Two animal rights activists, Amy Soranno and Nick Schafer, are appealing their convictions and sentences after being handed a 30-day jail sentence for occupying a Fraser Valley hog farm in British Columbia, Canada. They were convicted of break-and-enter and mischief, connected to a protest at Abbotsford’s Excelsior Hog Farm in April 2019 that saw around 65 activists enter the farm while live streaming online. Their 2019 action was sparked by the release of a video by animal rights group PETA, which showed dead piglets as well as the corpse of a larger pig, and some pigs having trouble standing.
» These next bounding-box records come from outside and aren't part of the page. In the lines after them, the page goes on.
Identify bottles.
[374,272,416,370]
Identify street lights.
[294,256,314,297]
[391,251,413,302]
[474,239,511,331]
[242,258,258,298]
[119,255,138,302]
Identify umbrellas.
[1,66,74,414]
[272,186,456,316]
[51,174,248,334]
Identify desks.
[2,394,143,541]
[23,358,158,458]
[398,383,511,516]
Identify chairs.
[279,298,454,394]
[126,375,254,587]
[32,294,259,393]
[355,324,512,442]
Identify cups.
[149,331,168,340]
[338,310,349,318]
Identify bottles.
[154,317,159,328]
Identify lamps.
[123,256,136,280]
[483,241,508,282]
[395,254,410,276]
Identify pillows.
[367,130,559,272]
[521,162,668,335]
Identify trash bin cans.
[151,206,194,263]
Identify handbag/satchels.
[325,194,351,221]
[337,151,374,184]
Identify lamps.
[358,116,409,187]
Lawyers for Soranno and Schafer filed an appeal with the BC Court of Appeal, arguing that Justice Frits Verhoeven erred in law by blocking them from showing the jury video evidence of what they describe as animal cruelty at the farm. The appeal states that “while the protest was upsetting to the farm’s owners, [Soranno and Schafer] caused no damage and did not impede access to the property generally.” They also say that Abbotsford police lost and destroyed “crucial evidence central to the activists’ case,” which included video footage from hidden cameras that had been placed on the farm.
The press release states that “Instead of ensuring the preservation of this evidence during an active investigation, the SD cards mysteriously went missing while in police custody,” and “Then, in August 2019, for no apparent reason, the Abbotsford police ordered the destruction of all three cameras the activists were accused of planting in the hog farm.”
Sorrano said, “We will continue to fight for animal rights and to hold accountable those responsible for animal cruelty…Animal agriculture is an entirely hidden industry, with zero transparency and accountability…Because the BCSPCA cannot make unannounced inspections of animal farms without a warrant, their ability to prevent or curb animal abuse is extremely limited. Even when the BCSPCA is provided with video.”